The Republican Party is the most disciplined, top-down party. That's anathema on the Internet, even on the right-wing Web sites. They're the last people who're going to be comfortable letting go. The Democratic Party, for lack of a better way of putting it, is more dysfunctional and more open.

That's not a condemnation of Republicans. They've been more successful in electoral politics--their way is working. They've also been very good at adapting what works: We discovered direct-mail fundraising, and they mastered it. My fear is that Dean is the Japanese at Pearl Harbor--that we'll waken the sleeping Republican giant.
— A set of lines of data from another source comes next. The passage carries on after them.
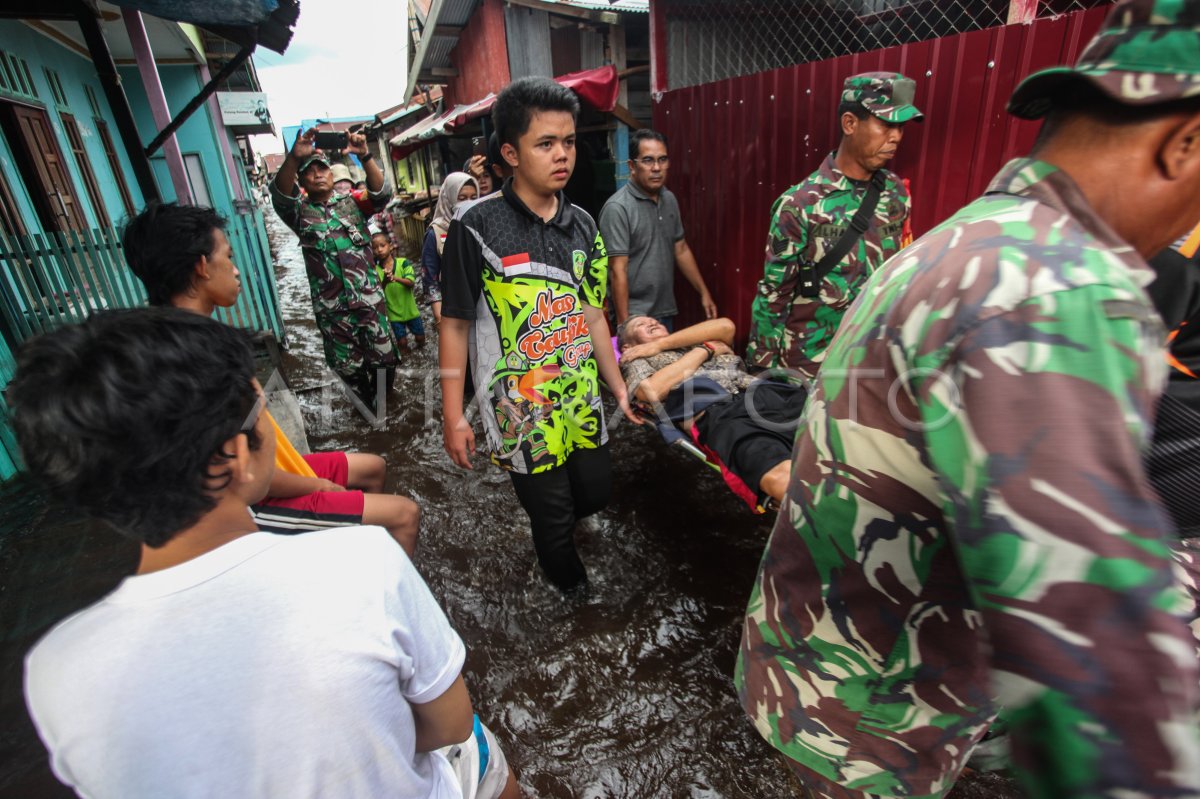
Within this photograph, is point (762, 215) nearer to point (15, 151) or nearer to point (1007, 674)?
point (1007, 674)

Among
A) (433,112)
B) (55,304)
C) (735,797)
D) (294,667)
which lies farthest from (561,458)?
(433,112)

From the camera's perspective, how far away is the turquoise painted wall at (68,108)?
5.02m

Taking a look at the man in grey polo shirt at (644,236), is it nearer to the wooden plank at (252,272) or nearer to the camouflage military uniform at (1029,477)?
the camouflage military uniform at (1029,477)

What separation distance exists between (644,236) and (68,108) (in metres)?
7.17

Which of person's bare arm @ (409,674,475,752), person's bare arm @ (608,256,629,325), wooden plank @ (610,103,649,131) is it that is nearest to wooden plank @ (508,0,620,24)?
wooden plank @ (610,103,649,131)

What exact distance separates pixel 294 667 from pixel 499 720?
1.63 metres

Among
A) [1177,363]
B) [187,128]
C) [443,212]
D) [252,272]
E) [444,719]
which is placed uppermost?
[187,128]

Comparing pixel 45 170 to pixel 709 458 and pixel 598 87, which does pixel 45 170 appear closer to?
pixel 598 87

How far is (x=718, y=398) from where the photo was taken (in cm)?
291

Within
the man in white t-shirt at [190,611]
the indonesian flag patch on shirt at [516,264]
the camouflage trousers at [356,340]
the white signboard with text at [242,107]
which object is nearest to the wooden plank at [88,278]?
the camouflage trousers at [356,340]

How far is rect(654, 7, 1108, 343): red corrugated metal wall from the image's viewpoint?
2.67m

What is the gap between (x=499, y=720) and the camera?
2.17 meters

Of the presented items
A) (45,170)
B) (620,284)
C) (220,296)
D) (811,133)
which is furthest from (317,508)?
(45,170)

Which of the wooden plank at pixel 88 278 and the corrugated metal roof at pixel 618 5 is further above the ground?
the corrugated metal roof at pixel 618 5
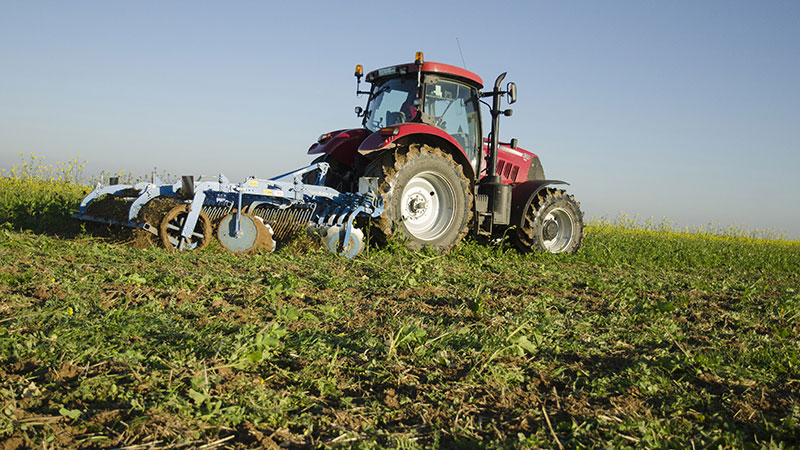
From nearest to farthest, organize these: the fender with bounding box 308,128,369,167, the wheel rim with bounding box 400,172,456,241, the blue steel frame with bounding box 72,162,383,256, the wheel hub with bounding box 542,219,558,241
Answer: the blue steel frame with bounding box 72,162,383,256 < the wheel rim with bounding box 400,172,456,241 < the fender with bounding box 308,128,369,167 < the wheel hub with bounding box 542,219,558,241

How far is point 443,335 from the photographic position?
2.96 metres

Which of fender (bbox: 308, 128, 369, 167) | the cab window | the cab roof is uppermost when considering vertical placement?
the cab roof

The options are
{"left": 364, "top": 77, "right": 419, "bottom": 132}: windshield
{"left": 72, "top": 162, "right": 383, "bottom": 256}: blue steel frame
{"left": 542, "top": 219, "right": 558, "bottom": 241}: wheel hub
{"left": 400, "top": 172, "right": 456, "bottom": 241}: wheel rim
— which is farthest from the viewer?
{"left": 542, "top": 219, "right": 558, "bottom": 241}: wheel hub


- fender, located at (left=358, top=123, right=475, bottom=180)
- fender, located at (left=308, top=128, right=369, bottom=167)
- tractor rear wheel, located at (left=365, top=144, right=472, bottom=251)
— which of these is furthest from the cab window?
fender, located at (left=308, top=128, right=369, bottom=167)

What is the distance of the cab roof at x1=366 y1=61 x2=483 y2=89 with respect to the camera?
22.4ft

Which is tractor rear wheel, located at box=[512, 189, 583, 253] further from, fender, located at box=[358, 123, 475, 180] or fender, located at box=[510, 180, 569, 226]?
fender, located at box=[358, 123, 475, 180]

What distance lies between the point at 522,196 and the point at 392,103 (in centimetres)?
232

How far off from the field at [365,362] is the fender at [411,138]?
1904 millimetres

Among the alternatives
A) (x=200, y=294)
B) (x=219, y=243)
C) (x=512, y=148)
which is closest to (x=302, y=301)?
(x=200, y=294)

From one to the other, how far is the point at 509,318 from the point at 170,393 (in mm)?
2138

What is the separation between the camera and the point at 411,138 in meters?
6.59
Maybe that's what's happened. Atrios counters that Crowley, who makes much of the synergy between conservative blogs and other media (talk radio, Fox News), misses the point that this is also what makes blogs more dispensable for the right, which has a better coordinated ideological media infrastructure. But I think this gives the blogs short shrift. What Trippi emphasized when I spoke to him is the importance of just this kind of synergy: The impressive distributed network of support the Dean movement built fizzled without the structure provided by a top-down campaign. That is, blogs are useful to the right precisely because they link a distributed-but-interconnected base (something I think Trippi's right to suggest the left was traditionally better at) with the top-down machine. So in a sense, blogs may be more advantageous to the right for something close to the opposite of the reason Atrios suggests: It's precisely for the left that blogs are more structurally redundant, and for the right that they provide a new complement to a pre-existing strength.